After the death of Andreas Palaiologos, Wackypedia says the throne in pretense went to Ferdinand and Isabella of Spain. Assuming you leave Andreas’ younger brother out of the mix for effectively abdicating, the line should have gone to Serbia through the eldest sister Helena. I also know that Moscow considered itself the Third Rome claiming themselves heir to the Byzantine Empire through the younger sister Zoe’s marriage to Ivan III.
What were the Byzantine rules on inhereting the throne?
Well, who’s to say whether it’s valid or not? The Empire didn’t exist anymore so nobody cared enough to fight over it. I doubt the kings of Spain ever bothered to use the title.
Here’s a funny one, I always remember when one of the owners of the Guinness fortune was one of a dozen pretenders to the Kingdom of Jerusalem.

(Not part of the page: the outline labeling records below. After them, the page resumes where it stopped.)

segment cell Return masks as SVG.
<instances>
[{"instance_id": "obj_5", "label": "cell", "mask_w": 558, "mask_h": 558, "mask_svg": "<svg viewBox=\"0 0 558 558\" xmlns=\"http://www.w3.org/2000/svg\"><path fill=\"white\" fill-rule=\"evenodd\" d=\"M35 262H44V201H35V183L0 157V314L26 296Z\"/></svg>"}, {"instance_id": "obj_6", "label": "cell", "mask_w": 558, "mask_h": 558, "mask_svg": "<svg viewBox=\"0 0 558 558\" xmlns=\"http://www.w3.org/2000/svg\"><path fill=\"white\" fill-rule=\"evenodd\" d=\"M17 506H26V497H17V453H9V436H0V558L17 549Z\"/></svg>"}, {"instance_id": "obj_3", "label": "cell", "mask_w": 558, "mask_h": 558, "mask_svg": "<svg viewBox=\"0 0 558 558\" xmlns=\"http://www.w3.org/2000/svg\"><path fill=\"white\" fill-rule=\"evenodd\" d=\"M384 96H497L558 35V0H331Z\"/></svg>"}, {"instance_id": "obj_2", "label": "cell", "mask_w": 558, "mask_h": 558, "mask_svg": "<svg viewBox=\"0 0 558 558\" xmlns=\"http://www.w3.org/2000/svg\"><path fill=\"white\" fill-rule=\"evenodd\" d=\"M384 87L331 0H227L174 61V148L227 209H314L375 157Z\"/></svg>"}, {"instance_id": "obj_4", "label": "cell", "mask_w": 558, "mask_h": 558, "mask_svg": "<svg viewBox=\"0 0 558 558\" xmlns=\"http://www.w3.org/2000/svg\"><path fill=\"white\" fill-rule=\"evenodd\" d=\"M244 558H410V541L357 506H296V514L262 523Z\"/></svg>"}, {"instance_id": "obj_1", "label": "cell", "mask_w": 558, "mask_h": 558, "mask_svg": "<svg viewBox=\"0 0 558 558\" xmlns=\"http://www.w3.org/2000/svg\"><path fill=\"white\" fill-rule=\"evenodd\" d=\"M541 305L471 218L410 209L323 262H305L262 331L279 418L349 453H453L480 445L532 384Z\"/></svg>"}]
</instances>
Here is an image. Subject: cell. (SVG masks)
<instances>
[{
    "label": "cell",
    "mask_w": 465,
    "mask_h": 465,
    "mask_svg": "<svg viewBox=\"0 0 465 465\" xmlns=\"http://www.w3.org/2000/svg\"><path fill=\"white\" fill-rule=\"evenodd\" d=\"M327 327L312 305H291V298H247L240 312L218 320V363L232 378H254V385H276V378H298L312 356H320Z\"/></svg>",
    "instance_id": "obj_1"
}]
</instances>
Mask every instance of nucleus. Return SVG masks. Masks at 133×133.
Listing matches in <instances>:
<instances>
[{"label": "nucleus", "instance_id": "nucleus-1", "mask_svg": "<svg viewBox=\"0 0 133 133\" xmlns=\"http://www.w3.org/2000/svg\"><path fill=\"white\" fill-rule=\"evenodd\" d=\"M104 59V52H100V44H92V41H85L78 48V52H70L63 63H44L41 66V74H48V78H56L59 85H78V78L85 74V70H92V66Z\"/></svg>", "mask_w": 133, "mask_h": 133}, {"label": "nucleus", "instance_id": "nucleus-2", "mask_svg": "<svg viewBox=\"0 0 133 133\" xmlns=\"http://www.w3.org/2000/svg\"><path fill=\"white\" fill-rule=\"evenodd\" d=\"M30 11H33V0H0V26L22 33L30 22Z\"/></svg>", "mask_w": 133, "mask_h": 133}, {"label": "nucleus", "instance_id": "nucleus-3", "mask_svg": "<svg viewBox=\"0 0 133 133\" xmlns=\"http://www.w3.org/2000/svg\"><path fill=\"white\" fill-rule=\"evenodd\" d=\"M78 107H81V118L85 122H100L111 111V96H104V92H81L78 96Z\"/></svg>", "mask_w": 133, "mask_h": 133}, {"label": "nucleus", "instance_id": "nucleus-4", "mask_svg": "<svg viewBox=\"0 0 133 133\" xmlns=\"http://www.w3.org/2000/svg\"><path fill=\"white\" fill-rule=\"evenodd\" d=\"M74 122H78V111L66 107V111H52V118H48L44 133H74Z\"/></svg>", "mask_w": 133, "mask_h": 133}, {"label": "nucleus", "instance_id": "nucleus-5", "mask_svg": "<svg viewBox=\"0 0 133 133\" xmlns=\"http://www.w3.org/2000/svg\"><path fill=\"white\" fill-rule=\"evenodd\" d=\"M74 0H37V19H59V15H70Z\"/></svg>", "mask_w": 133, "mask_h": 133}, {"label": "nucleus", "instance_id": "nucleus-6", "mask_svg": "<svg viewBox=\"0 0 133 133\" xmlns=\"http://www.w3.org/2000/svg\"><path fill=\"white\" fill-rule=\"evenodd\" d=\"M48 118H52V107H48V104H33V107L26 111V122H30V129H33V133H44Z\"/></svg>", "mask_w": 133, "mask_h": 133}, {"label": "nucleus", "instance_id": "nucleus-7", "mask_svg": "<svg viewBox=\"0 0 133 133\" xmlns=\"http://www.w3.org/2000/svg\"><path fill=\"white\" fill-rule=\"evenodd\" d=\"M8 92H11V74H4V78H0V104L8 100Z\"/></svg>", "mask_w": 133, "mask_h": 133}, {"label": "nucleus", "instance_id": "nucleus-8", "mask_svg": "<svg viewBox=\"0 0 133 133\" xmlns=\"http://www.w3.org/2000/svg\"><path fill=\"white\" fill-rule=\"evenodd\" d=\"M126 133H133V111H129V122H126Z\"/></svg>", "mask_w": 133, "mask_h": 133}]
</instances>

Likewise, a worthless title, but I always wished I had millions, and could buy the title, put on a crown, walk into Jerusalem and say, “OK, everybody who can’t play nice together, get out of my kingdom.”
I doubt Byzantine had detailed inheritance laws. Not sure about 15th century, but earlier it was still very Roman: if you can make the soldiers like you, you are the emperor.
Selling the Roman Empire was nothing new. In AD 193 the Praetorian Guard assassinated the Emperor Pertinax and then held an auction for the Imperium, with the highest bidder getting the crown. This turned out to be a rich old Senator, Didius Julianus, who lasted about as long as you’d expect, about three months, roughly the time it took for one of the generals in the provinces, Septimius Severus, to gather his legions, march on Rome, depose and execute Didius and disband the disgraced Praetorians, sending them off to the remote bogs of Germany or somewhere equally distant and unpleasant.
But the difference is that many Roman emperors did not have heirs unless they adopted someone in part because women could not be Empress. There were heirs to Andreas with Helena’s line and Zoe’s (Sophia’s) line. Although the Pope arranged for the marriage of Zoe as a continuation of the Orthodox line, she was the younger sister and her line died in 1610. Helena’s line had three daughters which continued the Byzantine dynasty.
I thought I made the distinction between Byzantine and Roman emperors. The Byzantines had a rich history of empresses and even though there were no Palaiologos empresses the line goes through them a few times. If the point were not moot by the time Andreas died, I doubt anyone would have had an issue with Helena being the Despot of Morea and Empress of Byzantium in pretense.